Despite challenges and changes, the U.P. persevered, relying on the grit it’s known for, its quality of life, affordability, and outdoor adventure and natural beauty. These attributes cultivated new business and attracted remote workers to the region and illustrated what makes the U.P. a truly special place to live and work. Even the Wall Street Journal acknowledged, “The places that will compete the best are those that offer unique amenities–like Michigan’s Upper Peninsula.”
Expand and Attract Business
- Maine-based cybersecurity company Northcross Group opened a remote office in Marquette following an academic partnership with NMU’s U.P. Cybersecurity Institute, and filled coveted tech sector jobs.
- BOSS Snowplow in Iron Mountain completed a 44,140 sq. ft. expansion, with the construction work done by its neighbor, Gundlach Champion.
- Oakman Aerospace and Chippewa County Economic Development Corporation partnered to establish a ground station at Chippewa County International Airport and bring high-paying, high-tech jobs to the area.
- Dickinson County Healthcare System and Schoolcraft Memorial Hospital began facility expansion projects, not letting pandemic uncertainties stand in their way.
- Calumet Electronics broke ground for a 35,000 sq. ft. expansion to meet increasing market demand.
- Great Lakes Sound & Vibration, with support from the MEDC, expanded operations to the Houghton County Airpark with a project that is expected to create 20 new jobs.
- Blackrocks Brewery in Marquette purchased neighboring buildings to expand.
- REL in Calumet received an Industrial Facilities Tax exemption to support a $2.3 million expansion that will create new jobs.
Response & Resiliency
- Through great collaboration between economic development organizations, more than $7 million in state and federal pandemic related grants were distributed to more than 1,000 small businesses and nonprofits across the Upper Peninsula.
- U.P. hospitals worked together to strengthen regional health care while leading the statewide fight to reopen non-essential services.
Attract, Grow and Develop Talent & Jobs
- Sault Tribe, Inc. continued to grow with new hires and four subsidiaries.

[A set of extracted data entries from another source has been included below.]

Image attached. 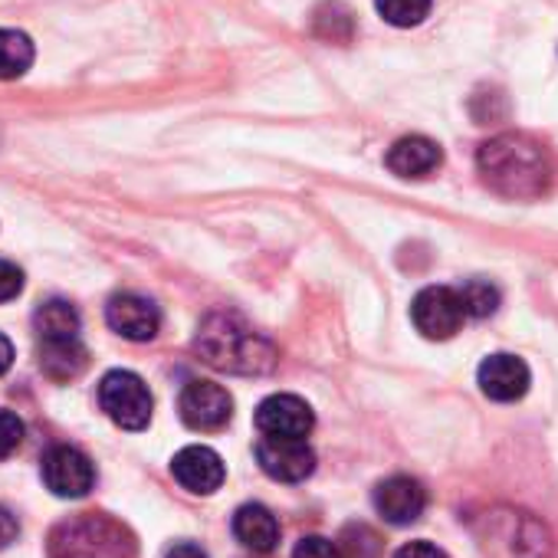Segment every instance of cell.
Listing matches in <instances>:
<instances>
[{
	"instance_id": "obj_1",
	"label": "cell",
	"mask_w": 558,
	"mask_h": 558,
	"mask_svg": "<svg viewBox=\"0 0 558 558\" xmlns=\"http://www.w3.org/2000/svg\"><path fill=\"white\" fill-rule=\"evenodd\" d=\"M476 168L486 187L509 201H535L548 194L555 181L551 155L542 142L522 132H502L483 142L476 151Z\"/></svg>"
},
{
	"instance_id": "obj_2",
	"label": "cell",
	"mask_w": 558,
	"mask_h": 558,
	"mask_svg": "<svg viewBox=\"0 0 558 558\" xmlns=\"http://www.w3.org/2000/svg\"><path fill=\"white\" fill-rule=\"evenodd\" d=\"M194 349L210 368H220L230 375H266L276 365L272 345L233 313L207 316L197 329Z\"/></svg>"
},
{
	"instance_id": "obj_3",
	"label": "cell",
	"mask_w": 558,
	"mask_h": 558,
	"mask_svg": "<svg viewBox=\"0 0 558 558\" xmlns=\"http://www.w3.org/2000/svg\"><path fill=\"white\" fill-rule=\"evenodd\" d=\"M50 558H135V538L122 522L83 512L50 532Z\"/></svg>"
},
{
	"instance_id": "obj_4",
	"label": "cell",
	"mask_w": 558,
	"mask_h": 558,
	"mask_svg": "<svg viewBox=\"0 0 558 558\" xmlns=\"http://www.w3.org/2000/svg\"><path fill=\"white\" fill-rule=\"evenodd\" d=\"M102 411L125 430H145L151 421V391L135 372H109L99 385Z\"/></svg>"
},
{
	"instance_id": "obj_5",
	"label": "cell",
	"mask_w": 558,
	"mask_h": 558,
	"mask_svg": "<svg viewBox=\"0 0 558 558\" xmlns=\"http://www.w3.org/2000/svg\"><path fill=\"white\" fill-rule=\"evenodd\" d=\"M411 319H414V329L424 336V339H453L463 323H466V313H463V303H460V293L453 287H427L414 296L411 303Z\"/></svg>"
},
{
	"instance_id": "obj_6",
	"label": "cell",
	"mask_w": 558,
	"mask_h": 558,
	"mask_svg": "<svg viewBox=\"0 0 558 558\" xmlns=\"http://www.w3.org/2000/svg\"><path fill=\"white\" fill-rule=\"evenodd\" d=\"M178 408H181V421L201 434L223 430L233 417V398L227 395V388L214 381H201V378L184 385Z\"/></svg>"
},
{
	"instance_id": "obj_7",
	"label": "cell",
	"mask_w": 558,
	"mask_h": 558,
	"mask_svg": "<svg viewBox=\"0 0 558 558\" xmlns=\"http://www.w3.org/2000/svg\"><path fill=\"white\" fill-rule=\"evenodd\" d=\"M256 463L279 483H303L316 470V453L303 437H259Z\"/></svg>"
},
{
	"instance_id": "obj_8",
	"label": "cell",
	"mask_w": 558,
	"mask_h": 558,
	"mask_svg": "<svg viewBox=\"0 0 558 558\" xmlns=\"http://www.w3.org/2000/svg\"><path fill=\"white\" fill-rule=\"evenodd\" d=\"M44 483L53 496L80 499L96 486V466L83 450L60 444L44 457Z\"/></svg>"
},
{
	"instance_id": "obj_9",
	"label": "cell",
	"mask_w": 558,
	"mask_h": 558,
	"mask_svg": "<svg viewBox=\"0 0 558 558\" xmlns=\"http://www.w3.org/2000/svg\"><path fill=\"white\" fill-rule=\"evenodd\" d=\"M256 430L263 437H310L316 414L313 408L296 395H272L256 408Z\"/></svg>"
},
{
	"instance_id": "obj_10",
	"label": "cell",
	"mask_w": 558,
	"mask_h": 558,
	"mask_svg": "<svg viewBox=\"0 0 558 558\" xmlns=\"http://www.w3.org/2000/svg\"><path fill=\"white\" fill-rule=\"evenodd\" d=\"M106 319H109V329L119 332L129 342H148L161 329L158 306L151 300H145V296H135V293L112 296L109 306H106Z\"/></svg>"
},
{
	"instance_id": "obj_11",
	"label": "cell",
	"mask_w": 558,
	"mask_h": 558,
	"mask_svg": "<svg viewBox=\"0 0 558 558\" xmlns=\"http://www.w3.org/2000/svg\"><path fill=\"white\" fill-rule=\"evenodd\" d=\"M375 509L391 525H411L427 509V489L411 476H388L375 489Z\"/></svg>"
},
{
	"instance_id": "obj_12",
	"label": "cell",
	"mask_w": 558,
	"mask_h": 558,
	"mask_svg": "<svg viewBox=\"0 0 558 558\" xmlns=\"http://www.w3.org/2000/svg\"><path fill=\"white\" fill-rule=\"evenodd\" d=\"M476 381H480V391L486 398L509 404V401H519L529 391L532 375H529V365L522 359H515L509 352H499V355L483 359V365L476 372Z\"/></svg>"
},
{
	"instance_id": "obj_13",
	"label": "cell",
	"mask_w": 558,
	"mask_h": 558,
	"mask_svg": "<svg viewBox=\"0 0 558 558\" xmlns=\"http://www.w3.org/2000/svg\"><path fill=\"white\" fill-rule=\"evenodd\" d=\"M171 473H174V480H178L184 489L201 493V496L220 489V483H223V476H227L220 453H214L210 447H184V450L174 457Z\"/></svg>"
},
{
	"instance_id": "obj_14",
	"label": "cell",
	"mask_w": 558,
	"mask_h": 558,
	"mask_svg": "<svg viewBox=\"0 0 558 558\" xmlns=\"http://www.w3.org/2000/svg\"><path fill=\"white\" fill-rule=\"evenodd\" d=\"M385 165L398 178H427L444 165V151L434 138L427 135H404L388 148Z\"/></svg>"
},
{
	"instance_id": "obj_15",
	"label": "cell",
	"mask_w": 558,
	"mask_h": 558,
	"mask_svg": "<svg viewBox=\"0 0 558 558\" xmlns=\"http://www.w3.org/2000/svg\"><path fill=\"white\" fill-rule=\"evenodd\" d=\"M233 535L240 538V545H246V548L266 555V551H272L276 542H279V522H276V515H272L266 506L246 502V506H240L236 515H233Z\"/></svg>"
},
{
	"instance_id": "obj_16",
	"label": "cell",
	"mask_w": 558,
	"mask_h": 558,
	"mask_svg": "<svg viewBox=\"0 0 558 558\" xmlns=\"http://www.w3.org/2000/svg\"><path fill=\"white\" fill-rule=\"evenodd\" d=\"M34 332L40 342H73L80 339V313L66 300H50L34 313Z\"/></svg>"
},
{
	"instance_id": "obj_17",
	"label": "cell",
	"mask_w": 558,
	"mask_h": 558,
	"mask_svg": "<svg viewBox=\"0 0 558 558\" xmlns=\"http://www.w3.org/2000/svg\"><path fill=\"white\" fill-rule=\"evenodd\" d=\"M89 362V352L80 339L73 342H40V368L53 381H73Z\"/></svg>"
},
{
	"instance_id": "obj_18",
	"label": "cell",
	"mask_w": 558,
	"mask_h": 558,
	"mask_svg": "<svg viewBox=\"0 0 558 558\" xmlns=\"http://www.w3.org/2000/svg\"><path fill=\"white\" fill-rule=\"evenodd\" d=\"M34 63V44L21 31H0V80H17Z\"/></svg>"
},
{
	"instance_id": "obj_19",
	"label": "cell",
	"mask_w": 558,
	"mask_h": 558,
	"mask_svg": "<svg viewBox=\"0 0 558 558\" xmlns=\"http://www.w3.org/2000/svg\"><path fill=\"white\" fill-rule=\"evenodd\" d=\"M460 293V303H463V313L466 319H486L499 310V290L489 283V279H466V283L457 290Z\"/></svg>"
},
{
	"instance_id": "obj_20",
	"label": "cell",
	"mask_w": 558,
	"mask_h": 558,
	"mask_svg": "<svg viewBox=\"0 0 558 558\" xmlns=\"http://www.w3.org/2000/svg\"><path fill=\"white\" fill-rule=\"evenodd\" d=\"M316 34L323 40H332V44H349L352 40V31H355V21H352V11L339 0H329L316 11Z\"/></svg>"
},
{
	"instance_id": "obj_21",
	"label": "cell",
	"mask_w": 558,
	"mask_h": 558,
	"mask_svg": "<svg viewBox=\"0 0 558 558\" xmlns=\"http://www.w3.org/2000/svg\"><path fill=\"white\" fill-rule=\"evenodd\" d=\"M375 8L391 27H417L427 21L434 0H375Z\"/></svg>"
},
{
	"instance_id": "obj_22",
	"label": "cell",
	"mask_w": 558,
	"mask_h": 558,
	"mask_svg": "<svg viewBox=\"0 0 558 558\" xmlns=\"http://www.w3.org/2000/svg\"><path fill=\"white\" fill-rule=\"evenodd\" d=\"M21 444H24V421L11 411H0V460L17 453Z\"/></svg>"
},
{
	"instance_id": "obj_23",
	"label": "cell",
	"mask_w": 558,
	"mask_h": 558,
	"mask_svg": "<svg viewBox=\"0 0 558 558\" xmlns=\"http://www.w3.org/2000/svg\"><path fill=\"white\" fill-rule=\"evenodd\" d=\"M293 558H342V548H339L332 538H323V535H306V538L296 545Z\"/></svg>"
},
{
	"instance_id": "obj_24",
	"label": "cell",
	"mask_w": 558,
	"mask_h": 558,
	"mask_svg": "<svg viewBox=\"0 0 558 558\" xmlns=\"http://www.w3.org/2000/svg\"><path fill=\"white\" fill-rule=\"evenodd\" d=\"M21 290H24V272H21L14 263L0 259V303L17 300V296H21Z\"/></svg>"
},
{
	"instance_id": "obj_25",
	"label": "cell",
	"mask_w": 558,
	"mask_h": 558,
	"mask_svg": "<svg viewBox=\"0 0 558 558\" xmlns=\"http://www.w3.org/2000/svg\"><path fill=\"white\" fill-rule=\"evenodd\" d=\"M395 558H447V555L430 542H408L404 548H398Z\"/></svg>"
},
{
	"instance_id": "obj_26",
	"label": "cell",
	"mask_w": 558,
	"mask_h": 558,
	"mask_svg": "<svg viewBox=\"0 0 558 558\" xmlns=\"http://www.w3.org/2000/svg\"><path fill=\"white\" fill-rule=\"evenodd\" d=\"M17 532H21V525H17V515H14L11 509L0 506V548H8V545L17 538Z\"/></svg>"
},
{
	"instance_id": "obj_27",
	"label": "cell",
	"mask_w": 558,
	"mask_h": 558,
	"mask_svg": "<svg viewBox=\"0 0 558 558\" xmlns=\"http://www.w3.org/2000/svg\"><path fill=\"white\" fill-rule=\"evenodd\" d=\"M165 558H207V551L201 545H194V542H174L165 551Z\"/></svg>"
},
{
	"instance_id": "obj_28",
	"label": "cell",
	"mask_w": 558,
	"mask_h": 558,
	"mask_svg": "<svg viewBox=\"0 0 558 558\" xmlns=\"http://www.w3.org/2000/svg\"><path fill=\"white\" fill-rule=\"evenodd\" d=\"M11 365H14V345L8 336H0V375H4Z\"/></svg>"
}]
</instances>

One of its subsidiaries, Ojibwe Hazardous Abatement, LLC expanded its service offerings to include COVID-19 abatement and remediation.
- Chippewa County secured over one million in funding to build a transloader facility which will permit for more efficient commercial uses of rail, including propane delivery, in the eastern U.P.
- All three U.P. SmartZones collaborated to successfully host Return North, a professional career fair aimed at attracting alumni, former residents, and friends of the U.P. back to the region.
Promote a Great Place to Live & Work
- The Pine Mountain Ski Jump Project was completed and will be home to the 2022 World Cup.
- More than 1.2 million people visited Alger County − a historic high for visits. The beauty of the U.P. was a natural draw for people looking to travel safely and spend time outdoors.
- Rural Development Funds were awarded to Upper Peninsula interests, resulting in significant new investments to upgrade Upper Peninsula outdoor recreational opportunities. Projects include shoreline improvements in Negaunee, campground improvements in Ishpeming and infrastructure improvements for the nationally regarded Noquemanon Trail Network.
- Chippewa, Dickinson and Marquette counties all invested into housing studies to further develop the opportunity for workforce housing, and ready the region for remote workers.
- All three public universities saw students return to campus in August and were open for in-person instruction.